Hi,
We are working on telegraf for collecting data from json file through “tail” in-out plugin and outputs to influxdb. Each point has 10 tag, 350 fields and 80 points are pushed to json file in 1 second. Everything is in single server.
Telegraf Configuration is
interval = 5s
flush interval 5s
influxdb timeout = 5s
time format is unix_ns.
We are facing some packet loss. for 3Lakh records some 1000 records are lost.
I did not find any losses in the influxdb (from the _internal database).
I am not able to figure out the reason for packet loss. Data load is only moderate as per the hardware sizing guideline in influxdb.
We cont afford of losing the data. Please help to find out the reason for data loss. Is telegraf culprit??

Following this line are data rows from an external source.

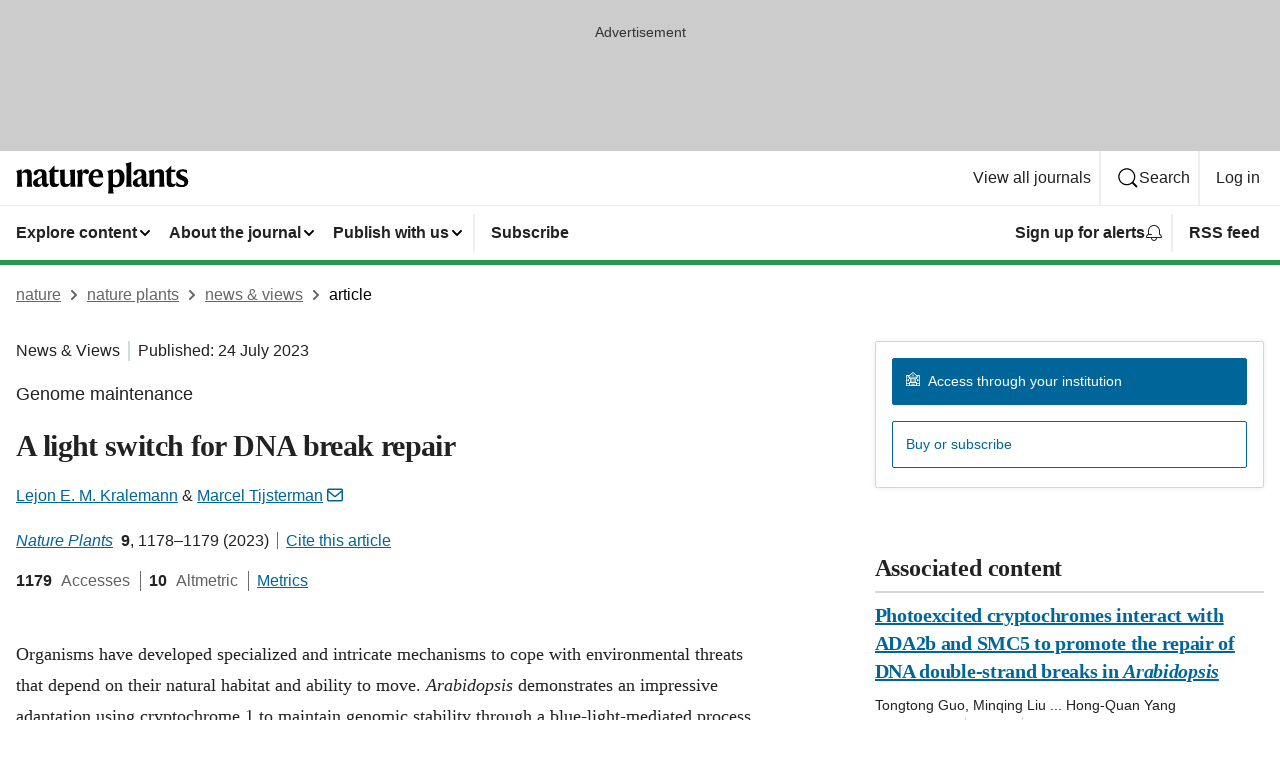

--- FILE ---
content_type: image/svg+xml
request_url: https://media.springernature.com/full/nature-cms/uploads/product/nplants/header-fd849c60cdc560a102486cf346d97e14.svg
body_size: 1621
content:
<svg height="32" viewBox="0 0 173 32" width="173" xmlns="http://www.w3.org/2000/svg"><path d="m5.6195122 7.33658537.07804878 3.74634143h.07804878c.7804878-2.10731704 2.57560975-3.82439021 5.30731704-3.82439021 3.5121952 0 4.6048781 1.71707317 4.6048781 5.15121951v6.6341463c0 2.0292683.1560975 4.1365854.6243902 5.697561h-5.697561c.4682927-1.4829268.5463415-3.3560975.5463415-5.5414634v-6.4c0-1.5609756-.6243902-2.2634146-2.3414634-2.2634146-1.24878049 0-2.26341464.3121951-2.96585366 1.0146341v7.6487805c0 2.1853659.07804878 4.0585366.54634146 5.5414634h-5.69756098c.46829269-1.5609756.62439025-3.6682927.62439025-5.697561v-6.1658536c0-1.6390244-.62439025-3.20000002-1.24878049-3.98048782zm18.7317073-.07804878c4.4487805 0 6.0878049 1.71707317 6.0878049 5.30731711v7.5707317c0 1.404878.5463415 1.7170731 1.6390244 1.7170731.1560975 0 .702439-.0780487.9365853-.2341463-.0780487.5463415-.1560975.7804878-.3121951 1.0926829-.5463414 1.4048781-1.404878 2.3414634-3.2780488 2.3414634-2.1853658 0-3.2780487-1.5609756-3.3560975-3.1219512h-.0780488c-.702439 2.1853659-2.1073171 3.1219512-4.3707317 3.1219512-2.7317073 0-4.5268293-1.6390244-4.5268293-4.2146341 0-2.7317073 2.497561-3.902439 5.0731708-4.9170732 2.4195122-1.0146341 3.7463414-1.6390244 3.7463414-3.4341463v-.3121951c0-1.9512196-.6243902-2.88780492-2.4195122-2.88780492-1.1707317 0-1.5609756.54634146-1.7951219 1.63902442-.3121951 1.6390244-1.0146342 2.2634146-2.1073171 2.2634146-1.0146341 0-1.8731707-.702439-1.8731707-1.8731707-.0780488-2.41951222 3.2-4.05853661 6.6341463-4.05853661zm1.5609756 14.20487801v-6.1658536c-.3121951.5463414-.7804878.7804878-2.0292683 1.404878-1.6390244.7804878-2.1853658 1.6390244-2.1853658 3.4341464 0 1.4829268.7804878 2.4195122 2.107317 2.4195122 1.2487805 0 1.7170732-.4682927 2.1073171-1.092683zm16.9365854 1.4048781c-.6243903 1.404878-2.0292683 2.2634146-4.1365854 2.2634146-3.5121951 0-4.8390244-1.7170732-4.8390244-4.9951219v-10.0682927h-1.6390244v-.15609758l6.0878049-6.32195122.0780488.07804878v3.98048781h4.3707317l-.3902439 2.41951221h-3.902439v9.3658536c0 1.795122.7804878 2.497561 2.4195122 2.497561 1.2487805 0 1.8731707-.1560975 2.4195122-.4682927-.1560976.5463415-.2341464.9365854-.4682927 1.4048781zm5.9317073-15.37560977v11.86341467c0 1.7170731.702439 2.7317073 2.4195122 2.7317073 1.4829268 0 2.497561-.4682927 3.2-1.2487805v-8.0390244c0-1.7170732-.1560976-3.2-.702439-4.76097561l5.307317-.54634146v12.09756097c0 2.6536585.3121952 3.8243902.7024391 5.1512195h-5.1512195v-3.4341463h-.0780488c-.702439 2.1853658-2.1073171 3.7463414-5.0731708 3.7463414-3.7463414 0-5.0731707-2.2634146-5.0731707-5.6195122v-6.6341463c0-1.7170732-.1560975-3.2-.702439-4.76097561zm17.4048781 4.13658537c.7804878-3.20000001 2.1853658-4.37073171 4.1365853-4.37073171 1.7170732 0 2.6536586.93658536 2.6536586 2.41951219 0 1.32682922-.7024391 2.34146342-2.1073171 2.34146342-.7804878 0-1.2487805-.3121951-1.6390244-.702439-.3902439-.3121952-.702439-.7024391-1.0146342-.7024391-.9365853 0-1.9512195 1.5609757-1.9512195 4.1365854v4.2146342c0 2.107317.1560976 4.2146341.5463415 5.7756097h-5.697561c.5463415-1.5609756.6243903-3.6682927.6243903-5.697561v-6.1658536c0-1.6390244-.6243903-3.20000002-1.2487805-3.98048782l5.6195122-1.63902439.0780488.07804878zm14.3609756 13.502439c-4.3707317 0-7.9609756-2.8878049-7.9609756-8.4292683 0-5.6195122 3.4341463-9.44390241 8.1170731-9.44390241 4.4487805 0 6.4780488 2.80975611 6.4780488 8.11707321h-10.1463415v.5463414c0 4.2926829 2.1853659 5.9317073 5.2292683 5.9317073 2.7317074 0 3.9804878-1.0926829 4.7609756-1.8731707l.0780488.3121951c-.7804878 2.4195122-2.8097561 4.8390244-6.5560975 4.8390244zm-3.4341464-11.004878 5.697561-.5463415c-.0780488-2.7317073-.4682927-4.29268292-2.4195122-4.29268292-1.8731707 0-3.0439024 1.56097562-3.2780488 4.83902442zm14.1268293-5.15121954 5.6195122-1.63902439.0780488.07804878v3.74634145h.0780487c.6243903-1.63902438 2.2634147-3.82439023 4.9951219-3.82439023 3.590244 0 6.556098 2.49756097 6.556098 8.42926833 0 4.7609756-2.731708 9.5219512-8.663415 9.5219512-1.0146341 0-1.8731707-.0780488-2.8097561-.3121951v.7804878c0 2.1853658.1560976 4.2146341.6243903 5.6195122h-5.7756098c.5463415-1.5609757.6243903-3.5902439.6243903-5.6195122v-12.8780488c0-1.6390244-.6243903-3.20000002-1.3268293-3.90243904zm8.5853658 13.97073174c2.8878048 0 3.8243898-2.497561 3.8243898-6.7902439 0-4.0585366-1.170731-5.9317074-3.6682922-5.9317074-1.4829268 0-2.3414634.7804878-2.8878049 1.4048781v10.1463415c.6243903.6243902 1.4048781 1.1707317 2.7317073 1.1707317zm15.3756098-3.9024391c0 2.0292683.156098 4.1365854.62439 5.697561h-5.853658c.546341-1.5609756.62439-3.6682927.62439-5.697561v-13.50243899c0-1.63902439-.62439-3.2-1.248781-3.9804878l5.931708-1.56097561.078049.07804878c-.078049 1.48292683-.156098 4.05853659-.156098 4.91707317zm8.897561-11.78536581c4.44878 0 6.087805 1.71707317 6.087805 5.30731711v7.5707317c0 1.404878.546341 1.7170731 1.639024 1.7170731.156098 0 .702439-.0780487.936586-.2341463-.078049.5463415-.156098.7804878-.312196 1.0926829-.546341 1.4048781-1.404878 2.3414634-3.278048 2.3414634-2.185366 0-3.278049-1.5609756-3.356098-3.1219512h-.078049c-.702439 2.1853659-2.107317 3.1219512-4.370731 3.1219512-2.731708 0-4.52683-1.6390244-4.52683-4.2146341 0-2.7317073 2.497561-3.902439 5.073171-4.9170732 2.419512-1.0146341 3.746342-1.6390244 3.746342-3.4341463v-.3121951c0-1.9512196-.624391-2.88780492-2.419513-2.88780492-1.170731 0-1.560975.54634146-1.795122 1.63902442-.312195 1.6390244-1.014634 2.2634146-2.107317 2.2634146-1.014634 0-1.87317-.702439-1.87317-1.8731707-.078049-2.41951222 3.2-4.05853661 6.634146-4.05853661zm1.482927 14.20487801v-6.1658536c-.312195.5463414-.780488.7804878-2.029268 1.404878-1.639025.7804878-2.185366 1.6390244-2.185366 3.4341464 0 1.4829268.780487 2.4195122 2.107317 2.4195122 1.326829 0 1.795122-.4682927 2.107317-1.092683zm12.409756-14.12682923.078049 3.74634143h.078048c.780488-2.10731704 2.57561-3.82439021 5.307318-3.82439021 3.512195 0 4.604878 1.71707317 4.604878 5.15121951v6.6341463c0 2.0292683.156097 4.1365854.62439 5.697561h-5.697561c.468293-1.4829268.546341-3.3560975.546341-5.5414634v-6.4c0-1.5609756-.62439-2.2634146-2.341463-2.2634146-1.248781 0-2.263415.3121951-2.965854 1.0146341v7.6487805c0 2.1853659.078049 4.0585366.546342 5.5414634h-5.77561c.546341-1.5609756.62439-3.6682927.62439-5.697561v-6.1658536c0-1.6390244-.62439-3.20000002-1.24878-3.98048782zm21.619512 15.53170733c-.62439 1.404878-2.029268 2.2634146-4.136585 2.2634146-3.512195 0-4.839025-1.7170732-4.839025-4.9951219v-10.0682927h-1.639024v-.15609758l6.165854-6.32195122.078048.07804878v3.98048781h4.292683l-.390244 2.41951221h-3.902439v9.3658536c0 1.795122.780488 2.497561 2.341464 2.497561 1.24878 0 1.873171-.1560975 2.419512-.4682927-.156098.5463415-.156098.9365854-.390244 1.4048781zm11.395122-14.75121953.156098 3.59024393h-.156098c-1.24878-1.4048781-2.497561-2.34146344-4.604878-2.34146344-1.404878 0-2.263415.54634146-2.263415 1.71707314 0 1.1707317.624391 1.7170732 3.356098 2.8878049 2.887805 1.1707317 4.682927 2.5756098 4.682927 5.3853659 0 2.9658536-1.560976 5.7756097-6.4 5.7756097-2.029269 0-3.902439-.3902439-5.463415-1.1707317l-.156097-4.2926829h.156097c1.404878 1.7170732 3.356098 3.4341463 5.463415 3.4341463s2.57561-.7804878 2.57561-2.107317c0-1.5609757-.780488-1.9512196-3.434147-3.0439025-2.809756-1.1707317-4.682927-2.497561-4.682927-5.3853658 0-3.27804882 2.57561-5.22926833 5.931708-5.22926833 2.497561-.07804878 3.82439.31219512 4.839024.7804878z"/></svg>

I would start by turning on the internal plugin, and then check the internal_write measurement for the metrics_dropped field. This is tagged per output plugin, does it remain at zero?
Now we are neither rotating nor truncating. We will run the test for 2-3 hours and check the data. We are still in initial phases.
Is there any chance that telegraf collecting data is missed, will the inout plugin hang, when output plugin is despacting data?.
We are using “inotify” for the tail plugin.
Not able to get the proper reason for packet drop, Or is there any specific telegraf configuration for so and so load of data.